Donnerstag, 30. Oktober 2008
Vielleicht ist es falsch, seine Vorstellung von Loyalität aus einem Tennessee-Williams-Stück herzuleiten. In Zeiten, in denen man einen lädierten Fuß hat, ist es allerdings gut, eine Katze im Haus zu haben, die auch kämpfen will.

Dienstag, 28. Oktober 2008
And the whirlwind is in the thorn tree.
(J. C., "When The Man Comes Around")
Und trotzdem kommt er ungefragt zu mir. Die Dornen, die Blüten auch. Immer ein bißchen Hoffnung, immer die Überraschung, die sich zwischen das Basilikum gräbt. Steißgeburt, sagt meine Mutter. Ich war schon immer ein wenig eigen.

Samstag, 25. Oktober 2008
Früher hat man ja, möglicherweise leicht angetüddelt, sich abends oder später an den Rechner gesetzt, gehofft, daß Blogger.de nicht mittendrin abstürzt und alles ins Nichts reißt und irgendwelchen, womöglich sogar emotional geprägten Unsinn gebloggt. Heute geht das auch ohne Alkohol, aber lange nicht mehr so gut.
Der Spaß, heißt es, sei irgendwie vorbei. It just ain't fun anymore, und wenn ich wüßte, aus welchem Film das wieder war, könnte ich öfter einmal fünf Minuten eher einschlafen. Maulkörbe, Gelangweiltsein vom eigenen Tun & Treiben, falsche Rücksichten und richtige noch dazu, das Schleifendrehen in der immergleichen Sisyphosprojektion - indes am Ende einer harten Arbeitswoche, so die Kollegin, mit der ich heute auf dem Heimweg ging, ist man froh, wenn nicht allzuviel für die Montagskehrbesen übrig bleibt.
Mancher Peinlichkeit wünschte man im Nachhinein die [del]-Taste, aber, so antwortete ich heute meiner Kollegin, wir haben auch ganz schön was weggeschafft. Die Hornhaut auf den Fingerspitzen, die Stahlplatten über dem Herzen, die goldbedampfte Sonnenbrille gegen die Strahlen aus der Zukunft - man ist ja auch gewachsen womöglich.
Der frohe Spott, der unbedachte Witz, die schlecht verborgene Liebeserklärung, der enttäuschte Zorn. Die Menschen, die man traf, die paar, die man besser nicht getroffen hätte. Träume auch und ein paar zu laute Versprechen. Die Biere bei Kehrwieder, die Reisen, das Vorlesen, die falschen Hoffnungen. Zwischendurch das Immerweitermachen, immerhin, die augenrollenden Freunde, die sehr schöne Frau™, die zu klug für all das war, die Rollschuhchampionesse, die ihr eigenes Geschick nicht kennt, die Frau, die das Lied von Moloko mit mir nicht teilen wollte, die Frau, die mir am Ende die Leviten las.

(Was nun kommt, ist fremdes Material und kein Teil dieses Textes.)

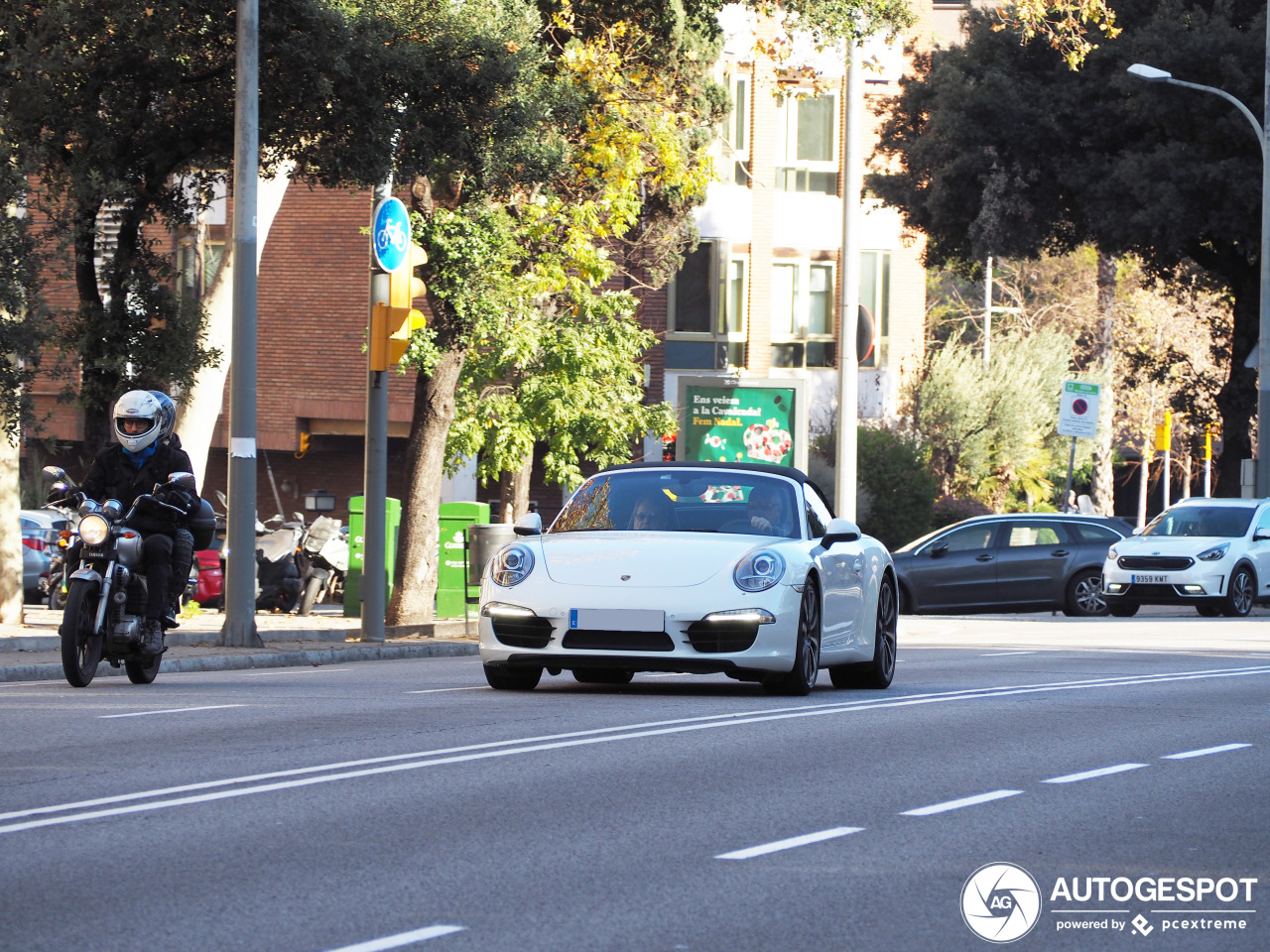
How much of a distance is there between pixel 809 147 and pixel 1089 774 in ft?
114

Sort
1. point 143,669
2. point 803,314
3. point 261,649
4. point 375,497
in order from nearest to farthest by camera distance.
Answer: point 143,669
point 261,649
point 375,497
point 803,314

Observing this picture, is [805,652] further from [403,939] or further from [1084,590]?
[1084,590]

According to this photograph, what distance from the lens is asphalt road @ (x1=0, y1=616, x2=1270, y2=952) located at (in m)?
6.00

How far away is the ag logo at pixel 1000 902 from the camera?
6.09 meters

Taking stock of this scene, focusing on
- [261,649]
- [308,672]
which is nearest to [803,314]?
[261,649]

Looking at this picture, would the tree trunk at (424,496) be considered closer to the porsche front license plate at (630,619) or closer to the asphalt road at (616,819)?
the asphalt road at (616,819)

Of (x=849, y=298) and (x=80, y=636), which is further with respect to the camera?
(x=849, y=298)

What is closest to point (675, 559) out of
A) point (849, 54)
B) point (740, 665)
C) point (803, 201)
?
point (740, 665)

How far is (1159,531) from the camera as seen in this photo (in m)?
29.1

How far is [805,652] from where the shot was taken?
41.5 feet

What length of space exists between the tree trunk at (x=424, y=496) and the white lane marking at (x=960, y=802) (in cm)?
1442

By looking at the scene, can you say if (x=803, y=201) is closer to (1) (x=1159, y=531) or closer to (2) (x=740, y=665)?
(1) (x=1159, y=531)

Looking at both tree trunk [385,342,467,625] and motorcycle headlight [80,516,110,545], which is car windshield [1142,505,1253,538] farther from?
motorcycle headlight [80,516,110,545]

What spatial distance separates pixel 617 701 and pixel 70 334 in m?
7.67
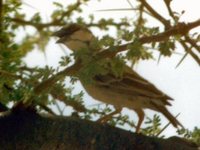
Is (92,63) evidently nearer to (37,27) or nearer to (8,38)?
(8,38)

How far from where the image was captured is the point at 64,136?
1.77 meters

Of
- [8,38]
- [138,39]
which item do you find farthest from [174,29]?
[8,38]

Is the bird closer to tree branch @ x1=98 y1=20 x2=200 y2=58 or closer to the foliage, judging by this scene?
the foliage

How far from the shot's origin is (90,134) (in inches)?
69.7

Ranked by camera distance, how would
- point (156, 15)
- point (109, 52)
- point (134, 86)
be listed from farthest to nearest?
point (134, 86), point (156, 15), point (109, 52)

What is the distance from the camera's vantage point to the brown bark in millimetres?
1765

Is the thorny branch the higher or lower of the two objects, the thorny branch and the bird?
the lower

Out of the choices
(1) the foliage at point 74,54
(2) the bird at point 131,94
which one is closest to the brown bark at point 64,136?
(1) the foliage at point 74,54

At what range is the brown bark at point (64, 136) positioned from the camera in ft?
5.79

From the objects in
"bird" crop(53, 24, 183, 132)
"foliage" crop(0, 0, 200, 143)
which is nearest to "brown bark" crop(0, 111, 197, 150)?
"foliage" crop(0, 0, 200, 143)

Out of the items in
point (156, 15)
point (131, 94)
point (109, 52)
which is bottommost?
point (109, 52)

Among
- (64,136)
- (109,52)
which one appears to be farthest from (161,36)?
(64,136)

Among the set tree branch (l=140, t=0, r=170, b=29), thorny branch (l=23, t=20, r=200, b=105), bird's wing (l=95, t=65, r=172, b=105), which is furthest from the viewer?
bird's wing (l=95, t=65, r=172, b=105)

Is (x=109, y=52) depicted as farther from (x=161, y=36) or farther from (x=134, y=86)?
(x=134, y=86)
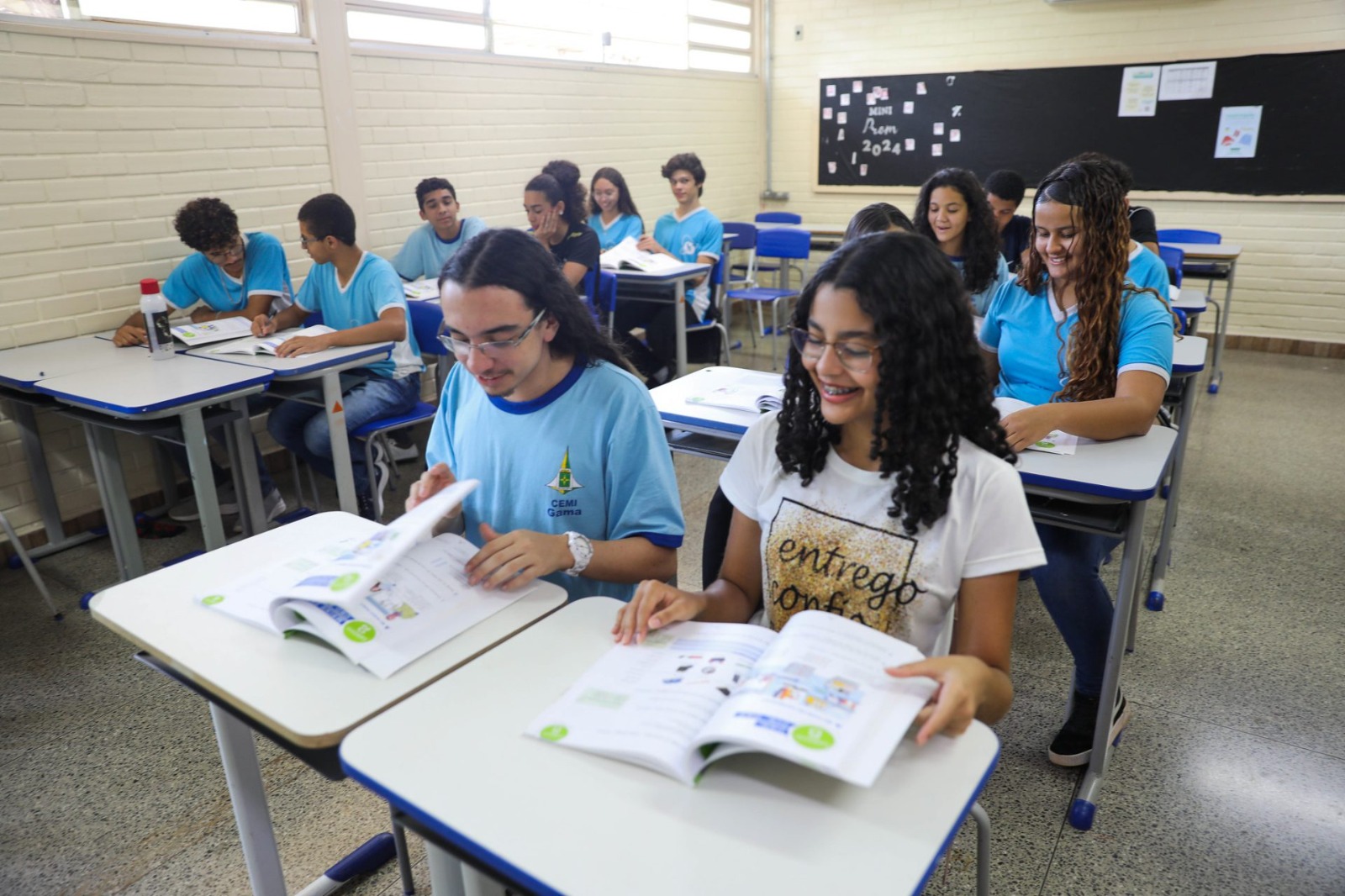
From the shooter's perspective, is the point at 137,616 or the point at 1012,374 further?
the point at 1012,374

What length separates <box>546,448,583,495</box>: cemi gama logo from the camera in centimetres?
147

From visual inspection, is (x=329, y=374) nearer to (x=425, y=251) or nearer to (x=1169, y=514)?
(x=425, y=251)

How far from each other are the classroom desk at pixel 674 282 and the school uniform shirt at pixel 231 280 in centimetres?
166

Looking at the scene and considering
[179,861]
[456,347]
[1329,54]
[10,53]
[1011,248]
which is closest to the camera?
[456,347]

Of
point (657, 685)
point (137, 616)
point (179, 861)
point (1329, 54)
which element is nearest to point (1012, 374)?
point (657, 685)

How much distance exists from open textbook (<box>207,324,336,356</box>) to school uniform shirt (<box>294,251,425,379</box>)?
0.10 metres

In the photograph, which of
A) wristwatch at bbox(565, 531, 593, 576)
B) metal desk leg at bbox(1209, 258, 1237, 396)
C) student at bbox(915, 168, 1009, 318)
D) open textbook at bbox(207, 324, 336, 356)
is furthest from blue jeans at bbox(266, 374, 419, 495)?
metal desk leg at bbox(1209, 258, 1237, 396)

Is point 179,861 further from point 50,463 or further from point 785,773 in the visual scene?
point 50,463

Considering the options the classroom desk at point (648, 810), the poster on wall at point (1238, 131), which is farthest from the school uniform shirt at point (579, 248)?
the poster on wall at point (1238, 131)

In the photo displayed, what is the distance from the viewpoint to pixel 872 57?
22.4 feet

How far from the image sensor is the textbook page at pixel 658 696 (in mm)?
877

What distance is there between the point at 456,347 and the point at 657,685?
684 millimetres

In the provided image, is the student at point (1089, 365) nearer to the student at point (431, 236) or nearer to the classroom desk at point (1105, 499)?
the classroom desk at point (1105, 499)

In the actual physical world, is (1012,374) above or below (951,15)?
below
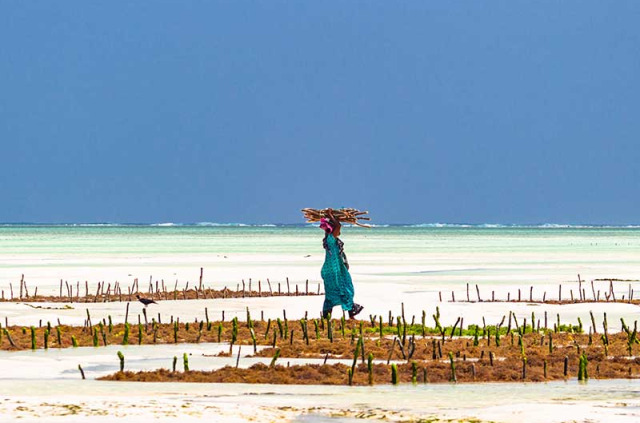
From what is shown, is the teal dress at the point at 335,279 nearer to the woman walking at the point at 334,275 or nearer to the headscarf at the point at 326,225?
the woman walking at the point at 334,275

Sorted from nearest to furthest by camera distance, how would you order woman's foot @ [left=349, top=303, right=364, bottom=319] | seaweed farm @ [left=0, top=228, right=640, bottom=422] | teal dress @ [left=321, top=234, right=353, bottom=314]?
seaweed farm @ [left=0, top=228, right=640, bottom=422]
teal dress @ [left=321, top=234, right=353, bottom=314]
woman's foot @ [left=349, top=303, right=364, bottom=319]

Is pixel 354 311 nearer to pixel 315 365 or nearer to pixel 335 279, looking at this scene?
pixel 335 279

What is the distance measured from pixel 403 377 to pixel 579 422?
135 inches

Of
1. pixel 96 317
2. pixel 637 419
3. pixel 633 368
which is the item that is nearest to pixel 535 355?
pixel 633 368

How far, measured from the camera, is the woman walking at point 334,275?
22.2 m

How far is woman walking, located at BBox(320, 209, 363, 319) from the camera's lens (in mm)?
22203

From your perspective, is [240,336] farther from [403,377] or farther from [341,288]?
[403,377]

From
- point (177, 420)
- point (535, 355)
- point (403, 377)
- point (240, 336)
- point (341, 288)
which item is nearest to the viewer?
point (177, 420)

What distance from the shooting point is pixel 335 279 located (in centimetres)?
2222

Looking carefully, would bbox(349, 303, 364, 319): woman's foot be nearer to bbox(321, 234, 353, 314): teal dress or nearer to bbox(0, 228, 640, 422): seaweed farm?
bbox(321, 234, 353, 314): teal dress

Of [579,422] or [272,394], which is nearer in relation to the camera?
[579,422]

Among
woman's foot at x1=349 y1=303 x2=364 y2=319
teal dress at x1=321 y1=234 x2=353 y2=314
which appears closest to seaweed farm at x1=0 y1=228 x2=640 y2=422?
woman's foot at x1=349 y1=303 x2=364 y2=319

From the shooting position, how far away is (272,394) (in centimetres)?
1398

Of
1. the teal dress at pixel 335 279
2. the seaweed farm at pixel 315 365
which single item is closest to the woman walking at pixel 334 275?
the teal dress at pixel 335 279
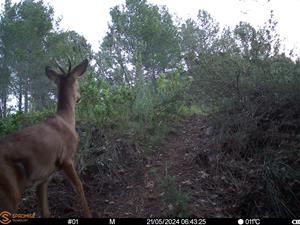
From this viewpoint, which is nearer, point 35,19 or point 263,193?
point 263,193

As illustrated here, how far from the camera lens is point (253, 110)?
21.8ft

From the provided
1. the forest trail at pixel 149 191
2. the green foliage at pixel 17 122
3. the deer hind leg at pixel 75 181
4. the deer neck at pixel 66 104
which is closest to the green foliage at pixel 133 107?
the forest trail at pixel 149 191

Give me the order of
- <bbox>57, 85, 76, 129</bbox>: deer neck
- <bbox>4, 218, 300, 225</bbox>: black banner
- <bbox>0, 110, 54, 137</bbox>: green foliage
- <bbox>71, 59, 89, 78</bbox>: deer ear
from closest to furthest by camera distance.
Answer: <bbox>4, 218, 300, 225</bbox>: black banner, <bbox>57, 85, 76, 129</bbox>: deer neck, <bbox>71, 59, 89, 78</bbox>: deer ear, <bbox>0, 110, 54, 137</bbox>: green foliage

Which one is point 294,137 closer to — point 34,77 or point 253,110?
point 253,110

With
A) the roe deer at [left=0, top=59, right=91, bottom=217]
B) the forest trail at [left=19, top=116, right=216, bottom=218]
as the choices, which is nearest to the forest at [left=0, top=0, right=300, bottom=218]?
the forest trail at [left=19, top=116, right=216, bottom=218]

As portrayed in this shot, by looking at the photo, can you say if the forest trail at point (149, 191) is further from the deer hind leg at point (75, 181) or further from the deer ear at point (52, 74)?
the deer ear at point (52, 74)

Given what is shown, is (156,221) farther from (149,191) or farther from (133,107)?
(133,107)

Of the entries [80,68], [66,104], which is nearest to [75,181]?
[66,104]

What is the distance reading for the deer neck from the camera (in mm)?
5861

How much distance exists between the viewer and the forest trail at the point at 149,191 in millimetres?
5215

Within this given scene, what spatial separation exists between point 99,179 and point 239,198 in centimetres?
223

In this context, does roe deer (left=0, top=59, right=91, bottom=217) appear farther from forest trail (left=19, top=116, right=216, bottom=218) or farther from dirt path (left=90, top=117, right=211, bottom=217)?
dirt path (left=90, top=117, right=211, bottom=217)

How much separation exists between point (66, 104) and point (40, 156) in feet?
4.75

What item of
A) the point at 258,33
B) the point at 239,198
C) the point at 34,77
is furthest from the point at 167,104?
the point at 34,77
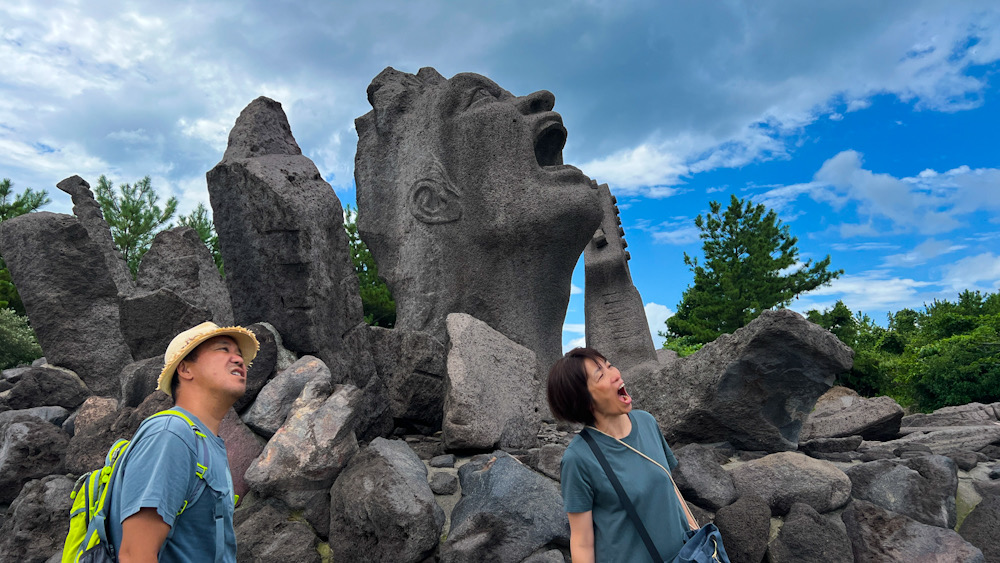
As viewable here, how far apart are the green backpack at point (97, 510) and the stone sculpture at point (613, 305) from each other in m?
6.42

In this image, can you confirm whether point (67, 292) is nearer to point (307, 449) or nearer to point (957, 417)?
point (307, 449)

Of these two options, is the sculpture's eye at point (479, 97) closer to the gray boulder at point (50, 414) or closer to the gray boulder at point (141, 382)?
the gray boulder at point (141, 382)

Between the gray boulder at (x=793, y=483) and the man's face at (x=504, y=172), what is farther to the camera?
the man's face at (x=504, y=172)

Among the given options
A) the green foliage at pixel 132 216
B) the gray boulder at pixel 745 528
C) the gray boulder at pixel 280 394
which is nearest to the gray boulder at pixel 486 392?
the gray boulder at pixel 280 394

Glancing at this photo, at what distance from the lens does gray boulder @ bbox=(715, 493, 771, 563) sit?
9.84 feet

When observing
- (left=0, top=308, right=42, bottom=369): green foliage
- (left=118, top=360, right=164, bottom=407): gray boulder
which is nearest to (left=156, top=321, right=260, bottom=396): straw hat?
(left=118, top=360, right=164, bottom=407): gray boulder

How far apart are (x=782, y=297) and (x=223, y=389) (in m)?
19.0

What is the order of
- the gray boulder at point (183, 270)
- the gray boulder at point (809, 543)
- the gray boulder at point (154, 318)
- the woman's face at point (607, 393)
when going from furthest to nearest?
the gray boulder at point (183, 270) → the gray boulder at point (154, 318) → the gray boulder at point (809, 543) → the woman's face at point (607, 393)

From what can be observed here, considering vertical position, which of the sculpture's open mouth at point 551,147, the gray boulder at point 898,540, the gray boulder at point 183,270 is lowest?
the gray boulder at point 898,540

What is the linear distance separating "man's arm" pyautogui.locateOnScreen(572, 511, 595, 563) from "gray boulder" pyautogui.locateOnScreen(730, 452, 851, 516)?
1629mm

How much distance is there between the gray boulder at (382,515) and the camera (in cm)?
280

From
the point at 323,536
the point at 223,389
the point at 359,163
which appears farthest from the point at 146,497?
the point at 359,163

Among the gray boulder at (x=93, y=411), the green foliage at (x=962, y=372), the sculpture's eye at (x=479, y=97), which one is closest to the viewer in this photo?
the gray boulder at (x=93, y=411)

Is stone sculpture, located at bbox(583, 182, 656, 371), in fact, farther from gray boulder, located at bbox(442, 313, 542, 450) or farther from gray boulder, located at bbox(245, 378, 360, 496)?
gray boulder, located at bbox(245, 378, 360, 496)
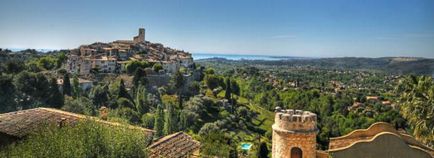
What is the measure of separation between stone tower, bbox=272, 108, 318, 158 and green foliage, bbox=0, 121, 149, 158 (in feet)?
13.8

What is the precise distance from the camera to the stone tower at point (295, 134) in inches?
414

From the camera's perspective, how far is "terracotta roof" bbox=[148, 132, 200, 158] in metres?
14.5

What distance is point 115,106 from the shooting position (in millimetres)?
47469

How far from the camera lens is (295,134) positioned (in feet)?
34.5

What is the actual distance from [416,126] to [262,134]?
111ft

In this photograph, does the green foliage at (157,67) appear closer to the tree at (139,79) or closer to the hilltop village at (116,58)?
the hilltop village at (116,58)

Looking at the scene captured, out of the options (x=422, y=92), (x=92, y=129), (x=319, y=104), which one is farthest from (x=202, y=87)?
(x=92, y=129)

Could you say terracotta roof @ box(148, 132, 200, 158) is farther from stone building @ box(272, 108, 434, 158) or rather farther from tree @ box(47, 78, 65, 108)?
tree @ box(47, 78, 65, 108)

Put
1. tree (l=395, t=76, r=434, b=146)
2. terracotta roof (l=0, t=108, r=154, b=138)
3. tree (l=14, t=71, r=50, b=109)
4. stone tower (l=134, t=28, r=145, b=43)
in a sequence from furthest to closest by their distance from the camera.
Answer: stone tower (l=134, t=28, r=145, b=43) → tree (l=14, t=71, r=50, b=109) → tree (l=395, t=76, r=434, b=146) → terracotta roof (l=0, t=108, r=154, b=138)

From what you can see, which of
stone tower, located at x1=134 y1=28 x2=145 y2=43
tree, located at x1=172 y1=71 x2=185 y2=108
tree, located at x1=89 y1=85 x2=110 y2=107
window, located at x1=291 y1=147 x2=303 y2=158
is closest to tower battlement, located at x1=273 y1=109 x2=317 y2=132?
window, located at x1=291 y1=147 x2=303 y2=158

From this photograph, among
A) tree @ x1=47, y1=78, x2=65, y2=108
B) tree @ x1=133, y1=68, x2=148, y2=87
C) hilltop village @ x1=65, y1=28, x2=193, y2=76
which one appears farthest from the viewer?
hilltop village @ x1=65, y1=28, x2=193, y2=76

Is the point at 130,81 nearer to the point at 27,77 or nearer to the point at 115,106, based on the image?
the point at 115,106

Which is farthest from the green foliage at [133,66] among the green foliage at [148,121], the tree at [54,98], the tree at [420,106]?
the tree at [420,106]

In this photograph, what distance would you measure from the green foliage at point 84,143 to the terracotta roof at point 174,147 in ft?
7.95
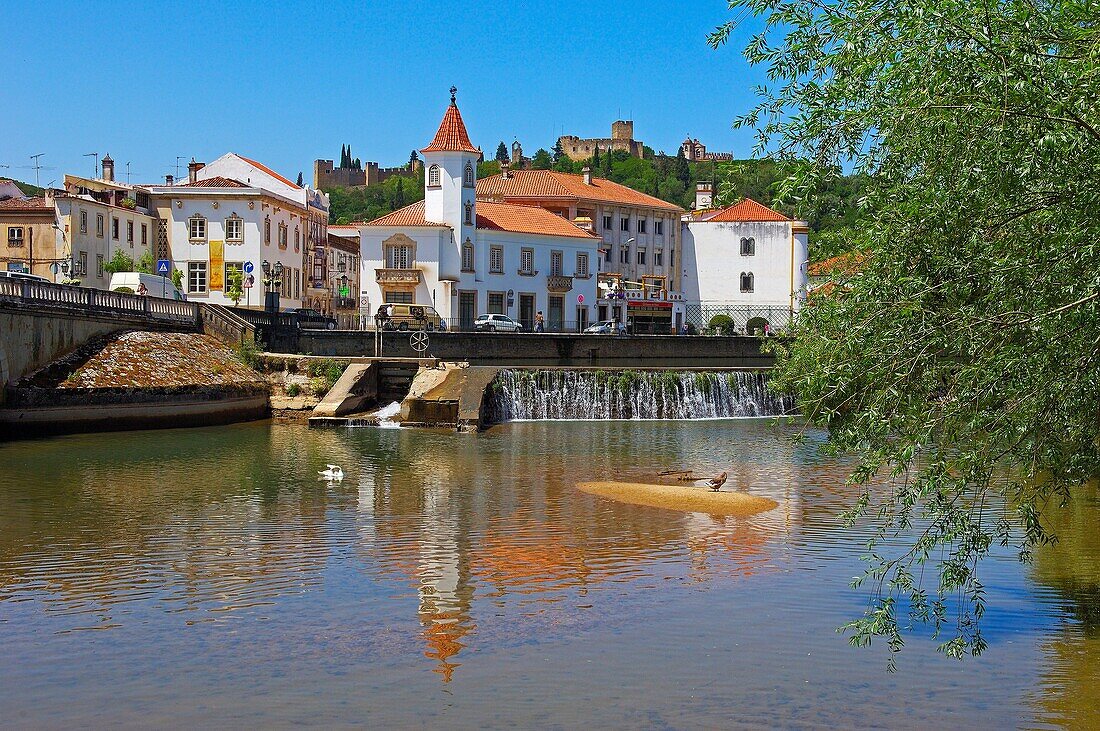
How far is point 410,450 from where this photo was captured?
34062mm

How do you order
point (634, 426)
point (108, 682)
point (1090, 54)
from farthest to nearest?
point (634, 426)
point (108, 682)
point (1090, 54)

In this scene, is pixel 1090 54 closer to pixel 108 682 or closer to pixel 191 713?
pixel 191 713

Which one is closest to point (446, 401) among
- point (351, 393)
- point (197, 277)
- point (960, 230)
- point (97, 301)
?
point (351, 393)

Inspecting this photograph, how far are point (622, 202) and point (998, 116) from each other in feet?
284

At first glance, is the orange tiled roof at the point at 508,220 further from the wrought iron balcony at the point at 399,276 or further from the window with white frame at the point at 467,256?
the wrought iron balcony at the point at 399,276

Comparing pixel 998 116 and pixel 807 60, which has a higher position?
pixel 807 60

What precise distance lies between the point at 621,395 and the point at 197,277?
41744 millimetres

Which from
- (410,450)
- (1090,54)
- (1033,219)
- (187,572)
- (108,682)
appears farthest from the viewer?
(410,450)

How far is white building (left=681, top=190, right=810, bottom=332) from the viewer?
9481 cm

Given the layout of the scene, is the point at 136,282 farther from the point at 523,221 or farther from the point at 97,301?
the point at 523,221

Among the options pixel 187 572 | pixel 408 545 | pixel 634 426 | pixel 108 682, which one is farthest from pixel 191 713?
pixel 634 426

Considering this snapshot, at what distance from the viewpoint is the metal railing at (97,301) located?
37.4 m

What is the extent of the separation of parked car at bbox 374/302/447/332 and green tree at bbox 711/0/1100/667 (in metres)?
46.3

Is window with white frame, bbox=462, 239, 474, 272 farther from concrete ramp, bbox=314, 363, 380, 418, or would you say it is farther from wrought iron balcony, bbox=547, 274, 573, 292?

Die Freunde, die fremden Städte, die oft so unverdiente Hilfe, das spontane Picknick auf dem Friedhof, die Kaffeetafeln in verwunschen wunderlichen Gärten, die Schickanedernächte, und all die, die um ihre Gesten wohl gar nicht wissen. Nothing can come close to this familiar feeling.
Früher hat man diese trunkenen, womöglich emotionalen Dinge gebloggt.